Nutrition, the Foundation of Fitness

Whether you are looking to improve your performance,”lean out”, or just get rid of the holiday weight, nutrition plays a critical role in your fitness. You cannot out-train a bad diet. Blood glucose control, proper macro-nutrient proportion, and caloric restriction are the three pillars of sound nutrition. Base your diet on garden vegetables (especially greens), lean meats, nuts and seeds, some fruit, little starch and no processed sugar. Keep food intake to levels that will support exercise but not body fat. If you keep your grocery cart on the perimeter of the grocery store, your headed in the right direction. Food is perishable the other stuff with a long shelf life is circumspect. If you can follow the above prescription 90% of the time you will go a long way towards optimal nutrition.

Its been my experience that balance is important in life and diet is no different. More specifically, protein should account for 30% of your caloric total. Carbohydrates should be predominantly low-glycemic and account for 40% of your caloric total. Fat should be mainly monounsaturated and account for 30% of your caloric total. Calories should be set at between .7 and 1.0 grams of protein per pound of lean body mass depending on your activity level. If you’re crossfitting 6 days per week, you will be closer to the top end of the range above.

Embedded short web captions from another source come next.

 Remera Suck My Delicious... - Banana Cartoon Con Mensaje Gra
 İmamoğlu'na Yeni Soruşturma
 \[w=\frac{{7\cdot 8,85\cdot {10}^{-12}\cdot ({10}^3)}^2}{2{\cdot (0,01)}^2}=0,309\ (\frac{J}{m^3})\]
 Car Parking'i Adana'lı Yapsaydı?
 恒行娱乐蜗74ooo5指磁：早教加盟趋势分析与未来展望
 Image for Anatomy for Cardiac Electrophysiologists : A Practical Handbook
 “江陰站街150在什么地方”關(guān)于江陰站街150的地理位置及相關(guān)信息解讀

Modern diets are ill suited for our genetic composition. Evolution has not kept pace with advances in agriculture and food processing resulting in a plague of health problems for the modern man. Coronary heart disease, diabetes, cancer, osteoporosis, obesity, and psychological dysfunction have all been scientifically linked to a diet too high in refined or processed carbohydrate. These types of carbohydrates are high glycemic, which raise the blood sugar too quickly. Examples of high glycemic foods are rice, bread, candy, potato, sweets, sodas, and most processed carbs. Processing can include bleaching, baking, grinding, and refining. Processing of carbohydrates greatly increases their glycemic index, a measure of their propensity to elevate the blood sugar. If you cannot pronounce all the ingredients or they appear that they have been created in an “evil lab”, then you should probably not put it in your body.

Eating properly or at least healthier than most is inconvenient and more expensive than pulling into the drive thru or buying boxed, bagged, or canned foods. However, if you are crossfitting its likely you are more health conscience than most of your peers and are willing to sacrifice for staying more fit. Obviously, anyone who has done Fran, Eva, or most CrossFit workouts sincerely understands the sacrifice involved with staying healthy.

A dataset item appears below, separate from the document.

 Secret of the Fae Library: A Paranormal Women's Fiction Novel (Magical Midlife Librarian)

Dr. Barry Sears is the author of Enter the Zone. This book does a great job laying out a formula to balance macro-nutrients, explain the risks of high glycemic food, and benefits of caloric restriction. This book also emphasizes the potency of food. Food should be thought of as medicine. If we were prescribed medication by our physician, it is likely we would follow the instructions on dosage and timing. Food should be handled the same way. What else do you put into your body 3 to 5 times a day everyday for your entire life. Food is your fuel source. Do you want the quality of that fuel source dictated by some giant conglomerate whose main goal is to make a profit?

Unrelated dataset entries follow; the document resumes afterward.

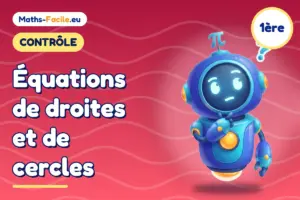 Contrôle de maths 1ère : Équations de droites et de cercles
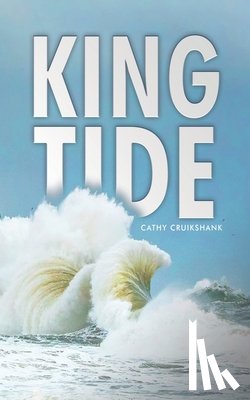 Cruikshank, Cathy - King Tide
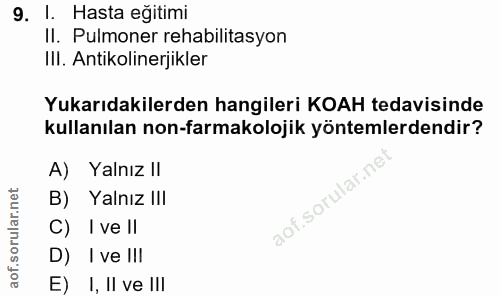 9. soru: 1. Hasta eğitimi Il. Pulmoner rehabilitasyon IlI. Antikolinerjikler Yukarıdakilerden hangileri KOAH tedavisinde kulla…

I would recommend following Dr. Sears’ formula implementing as many whole foods as possible in your diet. In other words, eat like a cave man while following the zone formula. Your first thought may be, I want to enjoy my food. You still can. You just have to put more effort into the preparation of your meals. This will take effort and sometimes you will fail. No big deal, we do that all the time in our box. We just try to do better in the next Wod. Take that same approach to your diet and you will make real change. CFC will help by posting Zone/Paleo recipes, stay tuned.

Do your own research, question, and search for what works for you. Your health is worth the effort.